If Snape were really a baddie, pro-Snape playwright Meg Belviso pointed out smartly, it would be something of an anticlimax, considering that at the end of the last book, he killed the series' most benevolent protagonist. Good point! But, countered the anti-Snapist Nick Rhein, "it will be a much deeper and a much better written book if she doesn't redeem him."
You're wrong! But I get it; it's a debate, someone's got to argue the dumb side.
Hilary K. Justice, assistant professor of English at Illinois State University, was the pro-Snape star, taking it to a rather poetic level. "There are many kinds of love in these books," she said, "and not just the healthy kind. There is also obsessive love, cataclysmic love, the kind of love you're willing to die for." It is this last kind of love that Justice believes Snape felt for Harry's now-dead mother, Lily Potter. She hypothesized that Snape might have made an unbreakable vow with Lily to protect her son's life, watch over him, and perhaps even complete the task (killing Voldemort) for which Harry is destined if Harry is unable to complete it himself.
In the audience, knitting needles clicked as audience members wove their red and gold scarves and rapt listeners twirled their wands. People stood to ask questions, including a great one from a woman who pointed out that Rowling, whose sensitive streak is as long as Book 4, would never endorse bullying by making Snape -- an outcast kid with dingy undergarments who was teased by the popular kids -- truly evil. Excellent point, person who can read!
In the final question of the Great Snape Debate, the moderator asked both sides: "Is Snape going to live or die?" "He's going to die," said two of them. When it got to Justice, she said simply, "Good night sweet prince: And flights of angels sing thee to thy rest!"
The conference was suddenly making me very happy. As Justice said, while discussing Rowling's borrowing from the Egyptian myth of Osiris, Horus, Isis and Set, "The way Rowling's mind works is beautiful." I had to agree, and take her point further: The way the minds of Rowling's fans work is nearly as impressive.

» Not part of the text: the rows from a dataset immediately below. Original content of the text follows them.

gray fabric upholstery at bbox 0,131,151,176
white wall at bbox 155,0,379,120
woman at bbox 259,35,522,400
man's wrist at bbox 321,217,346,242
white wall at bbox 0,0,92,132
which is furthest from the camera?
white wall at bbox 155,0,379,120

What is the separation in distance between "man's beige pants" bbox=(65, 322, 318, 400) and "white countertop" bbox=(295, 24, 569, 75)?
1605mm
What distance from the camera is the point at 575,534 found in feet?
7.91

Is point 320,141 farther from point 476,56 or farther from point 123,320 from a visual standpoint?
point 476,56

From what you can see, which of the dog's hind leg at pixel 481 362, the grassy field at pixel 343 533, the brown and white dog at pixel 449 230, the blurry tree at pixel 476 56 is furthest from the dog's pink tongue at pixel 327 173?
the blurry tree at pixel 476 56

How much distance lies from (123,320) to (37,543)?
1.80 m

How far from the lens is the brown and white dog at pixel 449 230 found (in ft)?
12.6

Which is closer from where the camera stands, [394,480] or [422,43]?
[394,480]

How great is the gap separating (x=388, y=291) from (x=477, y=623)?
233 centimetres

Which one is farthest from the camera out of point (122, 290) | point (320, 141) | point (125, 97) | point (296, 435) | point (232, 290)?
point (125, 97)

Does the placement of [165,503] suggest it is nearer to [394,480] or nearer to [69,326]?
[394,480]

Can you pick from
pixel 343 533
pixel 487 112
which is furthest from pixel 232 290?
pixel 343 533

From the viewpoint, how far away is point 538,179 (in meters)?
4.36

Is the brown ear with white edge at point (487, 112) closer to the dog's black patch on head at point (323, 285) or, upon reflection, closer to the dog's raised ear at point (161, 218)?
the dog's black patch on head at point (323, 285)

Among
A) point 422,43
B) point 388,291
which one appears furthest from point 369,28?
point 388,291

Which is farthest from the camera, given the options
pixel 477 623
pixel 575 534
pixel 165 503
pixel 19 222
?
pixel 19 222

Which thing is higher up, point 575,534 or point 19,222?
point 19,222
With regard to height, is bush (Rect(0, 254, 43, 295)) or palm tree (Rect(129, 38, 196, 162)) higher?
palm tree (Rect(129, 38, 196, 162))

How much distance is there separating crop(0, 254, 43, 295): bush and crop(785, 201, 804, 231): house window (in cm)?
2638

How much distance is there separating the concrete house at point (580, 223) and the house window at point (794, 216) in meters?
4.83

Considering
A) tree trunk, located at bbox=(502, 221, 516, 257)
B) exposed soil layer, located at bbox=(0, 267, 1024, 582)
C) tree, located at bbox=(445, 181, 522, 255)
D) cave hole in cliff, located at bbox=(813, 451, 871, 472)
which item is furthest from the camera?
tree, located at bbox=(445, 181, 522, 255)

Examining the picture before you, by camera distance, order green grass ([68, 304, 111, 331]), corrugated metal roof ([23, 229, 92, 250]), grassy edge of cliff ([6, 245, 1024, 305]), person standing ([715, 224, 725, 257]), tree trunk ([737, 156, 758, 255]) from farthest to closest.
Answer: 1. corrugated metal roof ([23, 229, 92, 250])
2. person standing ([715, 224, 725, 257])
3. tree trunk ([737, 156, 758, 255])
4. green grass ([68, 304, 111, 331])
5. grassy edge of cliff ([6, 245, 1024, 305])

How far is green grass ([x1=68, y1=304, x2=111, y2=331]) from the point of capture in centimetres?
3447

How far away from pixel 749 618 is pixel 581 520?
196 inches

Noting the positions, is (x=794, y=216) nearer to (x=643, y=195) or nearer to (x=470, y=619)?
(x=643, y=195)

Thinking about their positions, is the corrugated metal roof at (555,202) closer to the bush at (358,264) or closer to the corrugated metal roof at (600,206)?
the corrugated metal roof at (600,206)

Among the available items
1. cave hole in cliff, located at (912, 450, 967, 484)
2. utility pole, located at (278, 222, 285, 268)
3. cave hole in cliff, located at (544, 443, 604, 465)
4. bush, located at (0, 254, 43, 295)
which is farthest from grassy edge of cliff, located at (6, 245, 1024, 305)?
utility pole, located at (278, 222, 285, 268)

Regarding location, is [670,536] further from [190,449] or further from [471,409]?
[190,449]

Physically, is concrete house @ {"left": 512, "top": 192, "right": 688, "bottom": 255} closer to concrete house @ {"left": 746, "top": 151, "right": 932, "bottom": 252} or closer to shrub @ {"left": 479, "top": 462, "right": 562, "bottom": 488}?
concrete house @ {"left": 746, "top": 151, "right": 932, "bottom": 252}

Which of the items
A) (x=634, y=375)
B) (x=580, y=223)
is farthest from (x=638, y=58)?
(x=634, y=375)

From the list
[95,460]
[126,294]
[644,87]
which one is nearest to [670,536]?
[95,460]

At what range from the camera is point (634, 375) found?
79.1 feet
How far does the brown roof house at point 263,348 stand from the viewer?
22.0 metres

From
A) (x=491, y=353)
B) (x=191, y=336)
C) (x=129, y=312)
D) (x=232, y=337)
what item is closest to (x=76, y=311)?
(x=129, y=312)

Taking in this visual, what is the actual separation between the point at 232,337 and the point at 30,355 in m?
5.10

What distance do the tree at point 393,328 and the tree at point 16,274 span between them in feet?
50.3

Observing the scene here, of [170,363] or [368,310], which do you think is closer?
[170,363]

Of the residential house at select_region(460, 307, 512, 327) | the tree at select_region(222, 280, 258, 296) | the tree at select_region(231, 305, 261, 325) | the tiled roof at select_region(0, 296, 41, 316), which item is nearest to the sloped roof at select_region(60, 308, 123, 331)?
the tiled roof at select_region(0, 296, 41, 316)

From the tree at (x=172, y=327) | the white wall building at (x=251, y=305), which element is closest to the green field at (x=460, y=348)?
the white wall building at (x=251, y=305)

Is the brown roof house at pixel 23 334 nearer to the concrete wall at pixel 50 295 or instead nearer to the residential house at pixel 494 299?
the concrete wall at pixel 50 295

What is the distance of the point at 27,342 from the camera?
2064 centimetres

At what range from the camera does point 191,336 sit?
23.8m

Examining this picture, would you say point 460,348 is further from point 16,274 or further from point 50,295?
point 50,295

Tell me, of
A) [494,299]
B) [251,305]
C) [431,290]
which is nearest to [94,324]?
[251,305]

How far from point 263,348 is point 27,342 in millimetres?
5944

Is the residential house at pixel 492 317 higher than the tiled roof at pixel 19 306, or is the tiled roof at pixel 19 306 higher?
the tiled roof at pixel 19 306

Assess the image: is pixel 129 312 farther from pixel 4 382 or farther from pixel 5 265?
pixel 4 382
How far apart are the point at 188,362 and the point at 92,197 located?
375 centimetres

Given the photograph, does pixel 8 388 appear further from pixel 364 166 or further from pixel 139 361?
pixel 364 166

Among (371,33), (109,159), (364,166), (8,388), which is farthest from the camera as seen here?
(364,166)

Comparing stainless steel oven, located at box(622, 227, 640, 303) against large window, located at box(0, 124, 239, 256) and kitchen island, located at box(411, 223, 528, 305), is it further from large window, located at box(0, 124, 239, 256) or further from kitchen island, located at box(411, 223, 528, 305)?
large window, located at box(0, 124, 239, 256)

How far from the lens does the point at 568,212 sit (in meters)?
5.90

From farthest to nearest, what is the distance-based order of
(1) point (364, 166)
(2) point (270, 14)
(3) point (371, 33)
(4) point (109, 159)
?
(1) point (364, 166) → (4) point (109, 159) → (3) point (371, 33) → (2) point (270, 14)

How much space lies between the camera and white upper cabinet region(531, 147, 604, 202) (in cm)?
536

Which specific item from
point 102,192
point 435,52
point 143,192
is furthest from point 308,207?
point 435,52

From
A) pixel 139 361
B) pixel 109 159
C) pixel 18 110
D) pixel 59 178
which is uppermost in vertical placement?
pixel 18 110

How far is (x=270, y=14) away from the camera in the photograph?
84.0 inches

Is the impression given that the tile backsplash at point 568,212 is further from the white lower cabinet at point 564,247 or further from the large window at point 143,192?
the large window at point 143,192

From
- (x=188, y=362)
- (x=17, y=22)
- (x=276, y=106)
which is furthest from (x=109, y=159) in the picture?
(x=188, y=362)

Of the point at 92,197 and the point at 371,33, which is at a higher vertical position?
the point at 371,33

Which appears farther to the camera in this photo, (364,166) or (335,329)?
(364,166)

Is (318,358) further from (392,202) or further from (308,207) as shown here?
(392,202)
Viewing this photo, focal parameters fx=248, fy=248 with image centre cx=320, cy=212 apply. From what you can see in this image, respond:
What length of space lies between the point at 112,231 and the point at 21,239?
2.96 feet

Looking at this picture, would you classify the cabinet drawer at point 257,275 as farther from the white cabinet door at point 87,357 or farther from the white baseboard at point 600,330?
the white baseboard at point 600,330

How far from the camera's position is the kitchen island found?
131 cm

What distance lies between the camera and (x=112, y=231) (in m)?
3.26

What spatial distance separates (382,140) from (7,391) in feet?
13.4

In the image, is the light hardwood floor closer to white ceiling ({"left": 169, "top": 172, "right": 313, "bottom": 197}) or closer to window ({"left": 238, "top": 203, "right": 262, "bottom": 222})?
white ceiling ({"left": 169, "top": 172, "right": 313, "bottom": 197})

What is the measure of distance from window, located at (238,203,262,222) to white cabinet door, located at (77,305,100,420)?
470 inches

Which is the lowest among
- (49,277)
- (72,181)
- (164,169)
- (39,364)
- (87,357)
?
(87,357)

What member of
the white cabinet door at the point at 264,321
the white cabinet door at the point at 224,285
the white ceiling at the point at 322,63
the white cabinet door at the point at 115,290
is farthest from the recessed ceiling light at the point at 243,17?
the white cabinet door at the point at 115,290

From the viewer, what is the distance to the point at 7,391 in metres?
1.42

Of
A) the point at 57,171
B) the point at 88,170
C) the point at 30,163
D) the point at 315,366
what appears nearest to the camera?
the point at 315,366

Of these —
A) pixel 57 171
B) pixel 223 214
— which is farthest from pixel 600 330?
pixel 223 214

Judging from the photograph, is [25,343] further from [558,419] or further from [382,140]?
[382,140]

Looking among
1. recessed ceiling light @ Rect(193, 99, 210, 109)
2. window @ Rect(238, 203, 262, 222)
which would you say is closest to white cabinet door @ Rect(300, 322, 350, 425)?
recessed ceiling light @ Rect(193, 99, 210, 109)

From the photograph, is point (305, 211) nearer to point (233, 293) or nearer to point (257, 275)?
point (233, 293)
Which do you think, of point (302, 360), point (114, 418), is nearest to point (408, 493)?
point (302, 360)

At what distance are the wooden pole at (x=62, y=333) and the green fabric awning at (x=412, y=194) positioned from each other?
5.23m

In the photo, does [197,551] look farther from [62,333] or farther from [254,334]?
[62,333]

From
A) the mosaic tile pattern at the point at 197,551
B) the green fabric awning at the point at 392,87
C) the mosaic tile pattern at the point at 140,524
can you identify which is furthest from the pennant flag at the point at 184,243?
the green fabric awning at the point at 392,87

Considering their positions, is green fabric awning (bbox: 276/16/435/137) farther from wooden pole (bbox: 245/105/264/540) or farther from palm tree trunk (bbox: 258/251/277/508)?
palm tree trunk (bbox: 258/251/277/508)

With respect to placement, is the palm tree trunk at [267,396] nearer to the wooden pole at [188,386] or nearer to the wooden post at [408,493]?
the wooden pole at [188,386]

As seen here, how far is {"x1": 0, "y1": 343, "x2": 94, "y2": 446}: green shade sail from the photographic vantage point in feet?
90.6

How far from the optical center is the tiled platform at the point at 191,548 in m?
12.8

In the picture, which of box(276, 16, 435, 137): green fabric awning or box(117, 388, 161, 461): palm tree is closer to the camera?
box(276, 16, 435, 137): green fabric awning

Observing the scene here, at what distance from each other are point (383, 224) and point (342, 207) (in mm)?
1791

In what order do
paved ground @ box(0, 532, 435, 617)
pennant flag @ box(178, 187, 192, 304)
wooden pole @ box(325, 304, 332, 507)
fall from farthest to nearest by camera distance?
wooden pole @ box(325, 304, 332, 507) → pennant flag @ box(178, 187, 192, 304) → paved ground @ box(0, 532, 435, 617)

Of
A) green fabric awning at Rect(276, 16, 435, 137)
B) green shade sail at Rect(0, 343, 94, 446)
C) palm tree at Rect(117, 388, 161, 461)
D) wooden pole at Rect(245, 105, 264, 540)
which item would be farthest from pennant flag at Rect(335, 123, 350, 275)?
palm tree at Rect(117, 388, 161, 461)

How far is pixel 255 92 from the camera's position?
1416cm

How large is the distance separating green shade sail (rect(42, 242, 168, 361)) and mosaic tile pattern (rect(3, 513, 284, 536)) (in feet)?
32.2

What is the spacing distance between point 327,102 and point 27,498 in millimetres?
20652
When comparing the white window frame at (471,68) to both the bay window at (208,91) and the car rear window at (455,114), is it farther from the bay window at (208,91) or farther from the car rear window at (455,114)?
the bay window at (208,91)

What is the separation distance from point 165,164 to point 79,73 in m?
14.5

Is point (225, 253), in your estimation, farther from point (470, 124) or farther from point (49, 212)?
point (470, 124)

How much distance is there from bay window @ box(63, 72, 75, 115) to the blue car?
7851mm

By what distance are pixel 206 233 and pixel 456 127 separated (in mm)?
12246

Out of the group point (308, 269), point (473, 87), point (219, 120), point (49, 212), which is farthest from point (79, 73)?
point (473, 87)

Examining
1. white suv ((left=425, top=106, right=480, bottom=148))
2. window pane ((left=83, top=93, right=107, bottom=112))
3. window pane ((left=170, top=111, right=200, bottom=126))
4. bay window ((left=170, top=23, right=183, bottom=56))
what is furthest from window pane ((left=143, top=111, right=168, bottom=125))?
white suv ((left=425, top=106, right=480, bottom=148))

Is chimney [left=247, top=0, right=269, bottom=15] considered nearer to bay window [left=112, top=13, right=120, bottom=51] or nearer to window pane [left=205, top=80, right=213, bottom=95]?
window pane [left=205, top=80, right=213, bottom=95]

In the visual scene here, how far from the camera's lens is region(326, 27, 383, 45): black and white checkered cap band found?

Despite my quibbles with overzealous fan-fic authors, this was one hell of an accepting crowd, one in which a teenager was as welcome to weigh in as a professor, where discussion of philosophy was as compelling as discussion of technology, where it didn't matter if you were from a Christian fundamentalist or Wiccan background, and where even the fiercest debate could teach an ardent fan something new.